[TUHS] PDP-11 legacy, C, and modern architectures

Fri Jun 29 22:58:48 AEST 2018

On Thu, Jun 28, 2018 at 07:02:11PM -0700, Bakul Shah wrote:
> 3. As Perry said, we are using parallel and distributed
>    computing more and more. Even the RaspberryPi Zero has a
>    several times more powerful GPU than its puny ARM "cpu"!
>    Most all cloud services use multiple cores & nodes.  We may
>    not set up our services but we certainly use quite a few of
>    them via the Internet. Even on my laptop at present there
>    are 555 processes and 2998 threads. Most of these are
>    indeed "embarrassingly" parallel -- most of them don't talk
>    to each other!

In order to think clearly about the problem, it's important to
distingish between parallel and distributed computing.  Parallel
computing to me means that you have a large number of CPU-bound
threads that are all working on the same problem.  What is mean by
"the same problem" is tricky, and we need to distinguish between
stupid ways of breaking up the work --- for example, in Service
Oriented Architectures, you might do an RPC call to multiple a dollar
value by 1.05 to calculate the sales tax --- sure, you can call that
"distributed" computing, or even "parallel" computing because it's a
different thread (even if it is I/O bound waiting for the next RPC
call, and most of the CPU power is spent marshalling and unmarshalling
the parmeter and return values).  But it's a __dumb__ way of breaking
up the problem.  At least, unless the problem is to sell lots of extra
IBM hardware and make IBM shareholders lots of money, in which case,
it's brilliant.  :-)

> DATASET ENTRIES
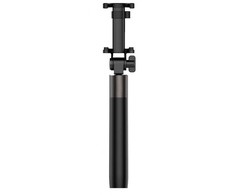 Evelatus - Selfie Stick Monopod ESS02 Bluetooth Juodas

--

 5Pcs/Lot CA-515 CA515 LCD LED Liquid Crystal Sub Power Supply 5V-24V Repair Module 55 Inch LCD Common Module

==

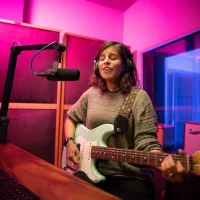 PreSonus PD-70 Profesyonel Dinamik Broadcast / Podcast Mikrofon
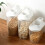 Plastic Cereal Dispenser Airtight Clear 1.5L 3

> PROBLEM TO WORK ON
Write out, word for word, the part of the post on parallel and distributed computing starting with "[TUHS] PDP-11 legacy, C, and" and going on through "to each other!".

> TASK RESPONSE
[TUHS] PDP-11 legacy, C, and modern architectures

Fri Jun 29 22:58:48 AEST 2018

On Thu, Jun 28, 2018 at 07:02:11PM -0700, Bakul Shah wrote:
> 3. As Perry said, we are using parallel and distributed
>    computing more and more. Even the RaspberryPi Zero has a
>    several times more powerful GPU than its puny ARM "cpu"!
>    Most all cloud services use multiple cores & nodes.  We may
>    not set up our services but we certainly use quite a few of
>    them via the Internet. Even on my laptop at present there
>    are 555 processes and 2998 threads. Most of these are
>    indeed "embarrassingly" parallel -- most of them don't talk
>    to each other!